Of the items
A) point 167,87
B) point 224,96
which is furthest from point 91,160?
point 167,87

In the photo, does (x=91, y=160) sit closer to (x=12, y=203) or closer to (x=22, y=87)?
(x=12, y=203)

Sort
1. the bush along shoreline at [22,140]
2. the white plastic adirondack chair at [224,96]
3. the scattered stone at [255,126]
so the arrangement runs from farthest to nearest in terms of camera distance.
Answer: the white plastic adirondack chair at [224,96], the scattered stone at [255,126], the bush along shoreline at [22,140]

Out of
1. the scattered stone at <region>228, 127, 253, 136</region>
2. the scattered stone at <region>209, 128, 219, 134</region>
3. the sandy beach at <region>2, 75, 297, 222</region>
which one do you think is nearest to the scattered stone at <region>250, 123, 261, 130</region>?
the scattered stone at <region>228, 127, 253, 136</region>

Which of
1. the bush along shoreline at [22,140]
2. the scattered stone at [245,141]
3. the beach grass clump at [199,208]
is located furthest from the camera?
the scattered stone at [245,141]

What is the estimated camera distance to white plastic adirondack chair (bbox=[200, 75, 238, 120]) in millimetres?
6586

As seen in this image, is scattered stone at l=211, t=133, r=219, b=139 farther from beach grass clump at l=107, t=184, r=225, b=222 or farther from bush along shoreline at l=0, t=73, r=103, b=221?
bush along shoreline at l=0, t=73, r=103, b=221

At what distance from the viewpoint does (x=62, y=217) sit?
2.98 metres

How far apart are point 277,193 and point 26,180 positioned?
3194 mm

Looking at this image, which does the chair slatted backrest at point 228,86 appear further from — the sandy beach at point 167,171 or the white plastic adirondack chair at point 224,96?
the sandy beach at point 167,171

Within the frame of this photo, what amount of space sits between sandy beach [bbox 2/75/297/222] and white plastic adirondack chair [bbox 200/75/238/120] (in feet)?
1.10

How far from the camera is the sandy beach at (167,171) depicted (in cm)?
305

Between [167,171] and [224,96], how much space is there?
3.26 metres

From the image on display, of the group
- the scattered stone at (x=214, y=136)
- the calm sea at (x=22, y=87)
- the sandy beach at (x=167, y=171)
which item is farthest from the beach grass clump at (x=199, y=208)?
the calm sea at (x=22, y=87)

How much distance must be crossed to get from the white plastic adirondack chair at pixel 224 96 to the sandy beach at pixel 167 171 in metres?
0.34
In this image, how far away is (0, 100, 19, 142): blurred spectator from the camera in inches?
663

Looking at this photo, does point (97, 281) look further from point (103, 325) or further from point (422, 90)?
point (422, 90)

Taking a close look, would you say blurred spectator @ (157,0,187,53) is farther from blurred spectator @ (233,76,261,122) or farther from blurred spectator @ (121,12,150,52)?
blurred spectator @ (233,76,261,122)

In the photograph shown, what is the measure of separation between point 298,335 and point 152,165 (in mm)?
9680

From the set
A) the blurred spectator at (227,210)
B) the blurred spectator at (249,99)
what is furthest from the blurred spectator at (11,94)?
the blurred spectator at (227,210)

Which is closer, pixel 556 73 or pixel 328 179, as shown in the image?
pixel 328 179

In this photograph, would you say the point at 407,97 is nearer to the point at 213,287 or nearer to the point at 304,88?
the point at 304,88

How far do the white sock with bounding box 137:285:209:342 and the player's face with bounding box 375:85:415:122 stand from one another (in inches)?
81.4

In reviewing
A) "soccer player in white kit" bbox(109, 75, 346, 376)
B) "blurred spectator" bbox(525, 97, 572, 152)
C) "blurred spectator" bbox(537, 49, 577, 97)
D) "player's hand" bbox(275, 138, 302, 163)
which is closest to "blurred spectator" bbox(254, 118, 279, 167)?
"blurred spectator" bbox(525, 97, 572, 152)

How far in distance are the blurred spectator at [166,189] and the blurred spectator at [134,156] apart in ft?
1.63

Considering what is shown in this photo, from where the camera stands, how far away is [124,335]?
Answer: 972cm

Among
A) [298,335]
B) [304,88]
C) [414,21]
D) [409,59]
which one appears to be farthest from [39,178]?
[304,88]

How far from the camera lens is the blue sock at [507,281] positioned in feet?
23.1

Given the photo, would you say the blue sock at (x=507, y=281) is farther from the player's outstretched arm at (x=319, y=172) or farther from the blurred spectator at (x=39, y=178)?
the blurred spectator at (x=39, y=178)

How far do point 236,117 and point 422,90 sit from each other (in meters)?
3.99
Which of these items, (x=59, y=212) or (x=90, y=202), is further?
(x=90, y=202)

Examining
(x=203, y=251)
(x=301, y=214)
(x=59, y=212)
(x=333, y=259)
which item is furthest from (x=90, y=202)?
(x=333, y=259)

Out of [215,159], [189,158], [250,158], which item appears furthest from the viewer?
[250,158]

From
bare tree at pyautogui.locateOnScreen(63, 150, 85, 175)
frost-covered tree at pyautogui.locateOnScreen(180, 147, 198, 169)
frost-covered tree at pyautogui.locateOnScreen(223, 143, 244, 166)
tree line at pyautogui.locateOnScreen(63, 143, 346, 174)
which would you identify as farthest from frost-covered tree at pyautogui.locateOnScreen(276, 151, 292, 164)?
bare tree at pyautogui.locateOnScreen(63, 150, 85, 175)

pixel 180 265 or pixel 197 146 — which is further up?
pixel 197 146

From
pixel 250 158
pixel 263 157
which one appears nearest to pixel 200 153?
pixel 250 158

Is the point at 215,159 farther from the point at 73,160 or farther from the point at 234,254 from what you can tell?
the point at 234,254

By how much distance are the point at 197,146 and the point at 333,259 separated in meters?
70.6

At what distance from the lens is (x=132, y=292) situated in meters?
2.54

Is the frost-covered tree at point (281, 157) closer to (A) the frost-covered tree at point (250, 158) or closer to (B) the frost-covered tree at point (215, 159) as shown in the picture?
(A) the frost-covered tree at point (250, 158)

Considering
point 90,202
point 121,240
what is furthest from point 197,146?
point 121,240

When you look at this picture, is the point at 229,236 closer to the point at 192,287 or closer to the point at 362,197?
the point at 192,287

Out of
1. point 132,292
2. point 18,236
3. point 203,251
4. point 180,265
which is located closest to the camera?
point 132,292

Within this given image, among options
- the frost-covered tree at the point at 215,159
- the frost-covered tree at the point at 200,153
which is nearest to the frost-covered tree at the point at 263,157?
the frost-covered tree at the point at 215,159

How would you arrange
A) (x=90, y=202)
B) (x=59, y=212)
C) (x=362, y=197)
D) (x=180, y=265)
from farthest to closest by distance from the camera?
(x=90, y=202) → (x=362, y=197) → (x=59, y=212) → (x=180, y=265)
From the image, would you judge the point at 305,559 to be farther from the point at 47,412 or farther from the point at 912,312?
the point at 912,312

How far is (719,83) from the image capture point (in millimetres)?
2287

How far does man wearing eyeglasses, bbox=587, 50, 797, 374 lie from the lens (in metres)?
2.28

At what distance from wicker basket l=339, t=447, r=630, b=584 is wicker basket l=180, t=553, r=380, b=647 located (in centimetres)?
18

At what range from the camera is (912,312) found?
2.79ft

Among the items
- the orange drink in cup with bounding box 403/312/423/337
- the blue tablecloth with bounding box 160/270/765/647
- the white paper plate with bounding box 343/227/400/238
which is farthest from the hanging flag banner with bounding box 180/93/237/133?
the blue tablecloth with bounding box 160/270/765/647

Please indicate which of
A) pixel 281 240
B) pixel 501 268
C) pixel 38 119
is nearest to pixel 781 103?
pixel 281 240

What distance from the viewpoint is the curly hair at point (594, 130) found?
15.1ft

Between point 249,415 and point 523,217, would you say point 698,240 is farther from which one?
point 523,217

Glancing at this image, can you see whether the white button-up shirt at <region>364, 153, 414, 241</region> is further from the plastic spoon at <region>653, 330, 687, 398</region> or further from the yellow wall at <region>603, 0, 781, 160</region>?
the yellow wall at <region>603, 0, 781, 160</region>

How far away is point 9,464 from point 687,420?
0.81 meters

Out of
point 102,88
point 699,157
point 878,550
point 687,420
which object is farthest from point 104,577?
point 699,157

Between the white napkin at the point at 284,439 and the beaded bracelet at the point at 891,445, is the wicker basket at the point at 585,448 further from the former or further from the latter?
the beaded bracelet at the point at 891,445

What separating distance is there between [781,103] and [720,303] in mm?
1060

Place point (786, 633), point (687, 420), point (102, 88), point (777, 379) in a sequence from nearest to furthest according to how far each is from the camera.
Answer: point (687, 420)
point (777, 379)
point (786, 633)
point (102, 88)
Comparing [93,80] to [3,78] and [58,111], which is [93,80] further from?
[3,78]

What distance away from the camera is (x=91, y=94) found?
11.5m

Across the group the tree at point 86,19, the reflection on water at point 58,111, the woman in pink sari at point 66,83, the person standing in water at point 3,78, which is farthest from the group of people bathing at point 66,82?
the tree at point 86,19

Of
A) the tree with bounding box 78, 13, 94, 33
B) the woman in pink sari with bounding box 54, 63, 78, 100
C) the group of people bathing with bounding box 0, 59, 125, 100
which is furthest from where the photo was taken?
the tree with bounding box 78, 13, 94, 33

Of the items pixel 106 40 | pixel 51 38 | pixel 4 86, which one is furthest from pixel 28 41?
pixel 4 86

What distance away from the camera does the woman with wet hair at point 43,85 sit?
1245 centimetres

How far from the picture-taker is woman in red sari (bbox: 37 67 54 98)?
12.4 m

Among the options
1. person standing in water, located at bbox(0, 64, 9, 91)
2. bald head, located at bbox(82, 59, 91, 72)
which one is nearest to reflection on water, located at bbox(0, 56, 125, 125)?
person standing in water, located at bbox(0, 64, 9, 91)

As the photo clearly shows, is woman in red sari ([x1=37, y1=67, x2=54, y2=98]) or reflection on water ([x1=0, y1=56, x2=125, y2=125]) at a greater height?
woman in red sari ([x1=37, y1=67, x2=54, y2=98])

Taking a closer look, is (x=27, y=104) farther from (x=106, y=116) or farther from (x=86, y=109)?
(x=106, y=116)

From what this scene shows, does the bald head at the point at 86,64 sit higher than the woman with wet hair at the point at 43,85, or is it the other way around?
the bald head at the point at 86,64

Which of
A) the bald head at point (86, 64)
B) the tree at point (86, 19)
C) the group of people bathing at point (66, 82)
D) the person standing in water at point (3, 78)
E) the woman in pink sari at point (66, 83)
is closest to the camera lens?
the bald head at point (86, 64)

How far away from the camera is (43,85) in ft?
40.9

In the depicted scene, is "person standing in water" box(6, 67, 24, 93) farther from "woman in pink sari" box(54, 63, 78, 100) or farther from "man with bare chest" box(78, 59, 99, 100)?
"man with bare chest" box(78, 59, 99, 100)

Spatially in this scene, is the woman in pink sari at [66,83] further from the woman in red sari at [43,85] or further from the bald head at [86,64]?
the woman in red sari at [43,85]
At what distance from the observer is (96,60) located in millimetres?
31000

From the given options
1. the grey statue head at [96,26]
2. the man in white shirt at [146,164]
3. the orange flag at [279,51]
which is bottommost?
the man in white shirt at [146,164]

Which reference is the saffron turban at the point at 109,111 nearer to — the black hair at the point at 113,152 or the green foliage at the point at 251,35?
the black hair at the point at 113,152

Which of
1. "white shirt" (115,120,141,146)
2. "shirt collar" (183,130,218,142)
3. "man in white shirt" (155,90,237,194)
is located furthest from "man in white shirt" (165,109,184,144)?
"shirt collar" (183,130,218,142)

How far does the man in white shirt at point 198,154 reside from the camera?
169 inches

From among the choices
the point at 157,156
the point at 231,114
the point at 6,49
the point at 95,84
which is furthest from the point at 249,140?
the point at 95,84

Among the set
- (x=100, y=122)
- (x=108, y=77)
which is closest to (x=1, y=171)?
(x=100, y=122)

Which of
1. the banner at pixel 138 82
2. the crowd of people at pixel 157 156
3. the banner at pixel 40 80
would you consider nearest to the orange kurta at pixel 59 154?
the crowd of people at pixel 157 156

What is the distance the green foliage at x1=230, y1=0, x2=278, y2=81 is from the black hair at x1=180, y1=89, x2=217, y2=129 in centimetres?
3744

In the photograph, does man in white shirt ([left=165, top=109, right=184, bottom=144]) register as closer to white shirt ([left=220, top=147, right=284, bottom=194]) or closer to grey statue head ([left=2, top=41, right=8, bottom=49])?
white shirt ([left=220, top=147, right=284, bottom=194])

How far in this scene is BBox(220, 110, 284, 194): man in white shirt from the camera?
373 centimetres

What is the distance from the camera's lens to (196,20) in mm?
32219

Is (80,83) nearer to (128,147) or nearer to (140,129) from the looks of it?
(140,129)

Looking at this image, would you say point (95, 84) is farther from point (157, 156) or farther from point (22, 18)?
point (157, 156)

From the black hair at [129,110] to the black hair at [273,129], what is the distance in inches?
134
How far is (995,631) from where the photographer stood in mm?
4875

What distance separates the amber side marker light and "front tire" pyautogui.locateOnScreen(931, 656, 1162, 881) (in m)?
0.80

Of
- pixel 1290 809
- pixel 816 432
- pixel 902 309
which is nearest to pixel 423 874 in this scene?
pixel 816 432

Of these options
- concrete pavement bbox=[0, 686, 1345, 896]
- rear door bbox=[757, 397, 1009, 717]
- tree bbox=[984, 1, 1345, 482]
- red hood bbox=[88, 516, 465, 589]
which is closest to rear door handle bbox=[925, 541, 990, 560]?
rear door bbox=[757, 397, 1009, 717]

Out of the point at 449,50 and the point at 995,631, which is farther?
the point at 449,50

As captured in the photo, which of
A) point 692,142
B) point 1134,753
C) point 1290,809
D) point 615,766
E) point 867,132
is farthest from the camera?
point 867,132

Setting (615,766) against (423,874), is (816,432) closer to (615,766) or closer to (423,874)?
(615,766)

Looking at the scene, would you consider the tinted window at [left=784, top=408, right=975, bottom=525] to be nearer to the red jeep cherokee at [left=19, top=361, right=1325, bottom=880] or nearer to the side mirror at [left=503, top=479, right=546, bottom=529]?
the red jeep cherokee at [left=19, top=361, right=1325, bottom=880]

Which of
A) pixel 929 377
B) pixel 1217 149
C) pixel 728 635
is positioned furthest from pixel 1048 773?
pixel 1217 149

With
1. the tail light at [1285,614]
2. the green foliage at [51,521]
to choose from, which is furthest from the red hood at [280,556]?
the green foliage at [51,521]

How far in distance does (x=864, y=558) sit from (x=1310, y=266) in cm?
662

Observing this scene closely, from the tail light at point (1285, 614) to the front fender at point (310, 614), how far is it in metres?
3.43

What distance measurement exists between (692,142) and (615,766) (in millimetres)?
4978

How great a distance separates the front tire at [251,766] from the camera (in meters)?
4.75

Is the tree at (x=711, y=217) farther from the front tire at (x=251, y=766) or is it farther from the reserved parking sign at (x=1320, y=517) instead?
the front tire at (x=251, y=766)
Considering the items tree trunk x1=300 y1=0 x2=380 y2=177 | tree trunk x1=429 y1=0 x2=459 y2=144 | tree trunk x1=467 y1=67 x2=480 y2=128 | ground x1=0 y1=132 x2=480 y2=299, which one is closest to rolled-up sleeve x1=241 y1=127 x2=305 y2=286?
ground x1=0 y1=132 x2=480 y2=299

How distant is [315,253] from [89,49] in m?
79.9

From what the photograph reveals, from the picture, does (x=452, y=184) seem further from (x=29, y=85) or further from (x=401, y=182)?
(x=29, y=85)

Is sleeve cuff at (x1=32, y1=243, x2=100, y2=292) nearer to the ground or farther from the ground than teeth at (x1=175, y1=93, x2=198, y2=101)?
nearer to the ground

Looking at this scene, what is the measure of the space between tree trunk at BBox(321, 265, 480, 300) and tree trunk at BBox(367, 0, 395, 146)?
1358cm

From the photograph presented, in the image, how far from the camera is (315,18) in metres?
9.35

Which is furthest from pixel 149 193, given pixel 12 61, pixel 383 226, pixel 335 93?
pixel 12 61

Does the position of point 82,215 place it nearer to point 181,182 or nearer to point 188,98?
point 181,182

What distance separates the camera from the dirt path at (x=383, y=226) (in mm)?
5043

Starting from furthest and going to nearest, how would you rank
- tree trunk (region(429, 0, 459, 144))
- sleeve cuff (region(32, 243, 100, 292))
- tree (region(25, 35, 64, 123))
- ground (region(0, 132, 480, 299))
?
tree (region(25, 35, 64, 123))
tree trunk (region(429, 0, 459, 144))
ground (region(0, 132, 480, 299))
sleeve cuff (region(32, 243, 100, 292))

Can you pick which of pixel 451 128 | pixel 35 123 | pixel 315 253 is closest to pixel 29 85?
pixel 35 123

==========

- **Prompt**:
Could you reproduce everything from the start of the records down to the line containing "Answer: the white", swapping "furthest" for "farthest" and leaving all else unchanged?

- **Completed exercise**:
Of the items
A) point 167,87
B) point 224,96
which is farthest from point 91,160?
point 167,87

In the photo, does (x=91, y=160) sit closer to (x=12, y=203) or closer to (x=22, y=87)?
(x=12, y=203)

Sort
1. the bush along shoreline at [22,140]
2. the white plastic adirondack chair at [224,96]
3. the scattered stone at [255,126]
so the arrangement runs from farthest to nearest in terms of camera distance.
Answer: the white plastic adirondack chair at [224,96], the scattered stone at [255,126], the bush along shoreline at [22,140]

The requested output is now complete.